* Fragmento del documento *
☆ ☆ ☆ ☆ ☆ ☆ ☆
Colegialas libres para decidir su maquillaje, vestuario y accesorios
Ensayo elegido entre los 1000 mejores en el Concurso Nacional de Escritura del año 2022 (Colombia)
Jhon Monsalve
Que no se maquillen, que no usen aretes o piercings, que no se pinten el cabello, que la falda del colegio llegue hasta la rodilla, que el uniforme de Educación Física no sea tan tallado, que, en las celebraciones institucionales informales (Jean day o Jean class), se vistan como niñas de bien, decentes, sin ombligueras, sin pantalones apretados o rotos, sin leggings, o shorts, en fin, como la sociedad patriarcal, incólume, ejemplar, lo ha dispuesto. Las actitudes de directivos y docentes sobre el maquillaje, la indumentaria o los accesorios de niñas y adolescentes de colegio parecen surgir de modelos configurados por una exclusiva sociedad de élite moral. Las instituciones educativas, en lugar de incentivar el libre desarrollo de la personalidad de las colegialas—derecho constitucional—, imponen representaciones heteropatriarcales en detrimento de la libertad de ellas. Tal imposición no debería aceptarse, mínimamente por las siguientes razones: en primer lugar, se ignora el contexto sociocultural de las niñas y adolescentes; en segunda instancia, se valora negativamente la imagen de las colegialas desde una visión machista; por último, se juzga a las estudiantes por la indumentaria, el maquillaje y los accesorios, sin considerar su calidad humana y académica.
☆ ☆ ☆ ☆ ☆ ☆ ☆
(Registros del conjunto de datos)

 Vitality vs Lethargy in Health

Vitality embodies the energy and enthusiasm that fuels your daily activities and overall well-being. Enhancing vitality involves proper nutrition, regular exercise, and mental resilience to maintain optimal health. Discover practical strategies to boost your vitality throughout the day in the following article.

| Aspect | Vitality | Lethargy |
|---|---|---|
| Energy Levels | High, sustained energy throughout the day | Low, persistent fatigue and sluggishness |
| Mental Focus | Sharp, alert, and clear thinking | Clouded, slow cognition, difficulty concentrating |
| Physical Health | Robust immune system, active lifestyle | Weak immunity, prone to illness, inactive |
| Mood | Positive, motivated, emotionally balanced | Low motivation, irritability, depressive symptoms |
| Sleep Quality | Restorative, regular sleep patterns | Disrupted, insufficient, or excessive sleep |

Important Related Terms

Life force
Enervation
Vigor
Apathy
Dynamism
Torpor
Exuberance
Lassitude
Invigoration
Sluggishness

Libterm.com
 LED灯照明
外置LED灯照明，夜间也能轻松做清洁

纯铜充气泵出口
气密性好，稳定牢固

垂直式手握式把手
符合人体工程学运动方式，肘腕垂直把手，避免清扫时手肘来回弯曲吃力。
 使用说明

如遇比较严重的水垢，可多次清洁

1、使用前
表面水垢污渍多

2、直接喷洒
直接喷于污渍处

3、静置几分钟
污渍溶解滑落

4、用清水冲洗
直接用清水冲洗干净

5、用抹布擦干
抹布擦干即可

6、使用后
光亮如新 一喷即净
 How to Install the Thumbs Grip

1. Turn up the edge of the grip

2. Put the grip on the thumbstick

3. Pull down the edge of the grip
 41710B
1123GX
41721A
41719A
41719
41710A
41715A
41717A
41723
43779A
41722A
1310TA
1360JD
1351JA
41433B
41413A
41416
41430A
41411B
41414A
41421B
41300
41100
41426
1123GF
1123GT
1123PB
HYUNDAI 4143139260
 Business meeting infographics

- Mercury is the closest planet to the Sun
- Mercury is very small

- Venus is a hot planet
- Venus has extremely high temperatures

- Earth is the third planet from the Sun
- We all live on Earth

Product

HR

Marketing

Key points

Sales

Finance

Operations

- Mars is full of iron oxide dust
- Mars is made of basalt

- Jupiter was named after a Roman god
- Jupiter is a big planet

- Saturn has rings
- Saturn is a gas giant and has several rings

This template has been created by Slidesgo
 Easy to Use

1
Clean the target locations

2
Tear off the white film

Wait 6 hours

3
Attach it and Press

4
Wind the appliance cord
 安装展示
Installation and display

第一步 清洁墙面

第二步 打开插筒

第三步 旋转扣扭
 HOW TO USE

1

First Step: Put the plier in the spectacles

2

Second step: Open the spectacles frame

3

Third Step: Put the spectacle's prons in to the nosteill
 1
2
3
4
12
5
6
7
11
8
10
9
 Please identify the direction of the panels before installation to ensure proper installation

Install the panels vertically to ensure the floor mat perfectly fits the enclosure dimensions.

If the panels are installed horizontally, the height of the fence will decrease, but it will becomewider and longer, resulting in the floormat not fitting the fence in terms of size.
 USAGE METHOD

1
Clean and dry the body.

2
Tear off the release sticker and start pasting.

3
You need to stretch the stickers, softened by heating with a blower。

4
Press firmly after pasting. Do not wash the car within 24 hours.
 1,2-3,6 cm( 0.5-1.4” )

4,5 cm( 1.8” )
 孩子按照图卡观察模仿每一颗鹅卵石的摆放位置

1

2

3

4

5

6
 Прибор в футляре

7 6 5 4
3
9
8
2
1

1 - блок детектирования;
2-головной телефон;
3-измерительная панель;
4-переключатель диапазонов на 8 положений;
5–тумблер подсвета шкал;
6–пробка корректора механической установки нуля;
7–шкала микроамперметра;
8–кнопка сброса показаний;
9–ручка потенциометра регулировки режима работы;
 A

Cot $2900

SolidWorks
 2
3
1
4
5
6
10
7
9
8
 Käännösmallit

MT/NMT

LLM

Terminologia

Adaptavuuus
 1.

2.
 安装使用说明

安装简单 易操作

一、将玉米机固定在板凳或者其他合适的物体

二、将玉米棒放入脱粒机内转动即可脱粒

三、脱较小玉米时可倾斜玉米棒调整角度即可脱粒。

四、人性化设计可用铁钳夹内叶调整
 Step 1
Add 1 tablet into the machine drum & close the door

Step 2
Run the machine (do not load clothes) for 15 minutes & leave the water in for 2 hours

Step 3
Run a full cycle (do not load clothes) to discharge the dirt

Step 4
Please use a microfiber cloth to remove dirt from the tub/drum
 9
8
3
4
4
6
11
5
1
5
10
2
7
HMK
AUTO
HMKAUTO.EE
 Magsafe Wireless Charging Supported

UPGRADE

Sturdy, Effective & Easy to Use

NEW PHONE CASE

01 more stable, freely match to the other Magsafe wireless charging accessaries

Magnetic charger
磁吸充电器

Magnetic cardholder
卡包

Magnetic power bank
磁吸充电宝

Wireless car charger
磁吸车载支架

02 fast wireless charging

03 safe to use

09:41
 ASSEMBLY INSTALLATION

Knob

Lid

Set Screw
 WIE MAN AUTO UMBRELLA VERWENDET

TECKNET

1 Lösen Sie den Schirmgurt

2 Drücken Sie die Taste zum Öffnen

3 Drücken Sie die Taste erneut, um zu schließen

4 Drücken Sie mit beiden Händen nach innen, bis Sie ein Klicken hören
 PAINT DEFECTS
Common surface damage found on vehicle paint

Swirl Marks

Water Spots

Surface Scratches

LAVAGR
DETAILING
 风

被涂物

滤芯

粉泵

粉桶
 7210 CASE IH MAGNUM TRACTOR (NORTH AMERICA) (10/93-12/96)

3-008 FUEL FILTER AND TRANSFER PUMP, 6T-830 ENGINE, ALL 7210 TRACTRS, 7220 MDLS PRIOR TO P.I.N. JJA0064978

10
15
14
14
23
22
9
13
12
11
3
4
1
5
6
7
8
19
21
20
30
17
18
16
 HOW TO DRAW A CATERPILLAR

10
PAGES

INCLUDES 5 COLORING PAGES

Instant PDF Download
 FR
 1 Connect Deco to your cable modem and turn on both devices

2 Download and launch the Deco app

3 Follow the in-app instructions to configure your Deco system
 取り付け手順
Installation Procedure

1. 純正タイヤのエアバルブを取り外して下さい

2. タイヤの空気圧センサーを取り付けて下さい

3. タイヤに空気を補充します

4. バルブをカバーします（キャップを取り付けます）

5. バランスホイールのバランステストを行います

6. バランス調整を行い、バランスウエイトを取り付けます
☆ ☆ ☆ ☆ ☆ ☆ ☆
* Detalles del ejercicio *
Copia textualmente el pasaje del ensayo sobre la libertad de las colegialas que comienza con «Colegialas libres para» y continúa hasta «año 2022 (Colombia)».

* Problema resuelto *
Colegialas libres para decidir su maquillaje, vestuario y accesorios
Ensayo elegido entre los 1000 mejores en el Concurso Nacional de Escritura del año 2022 (Colombia)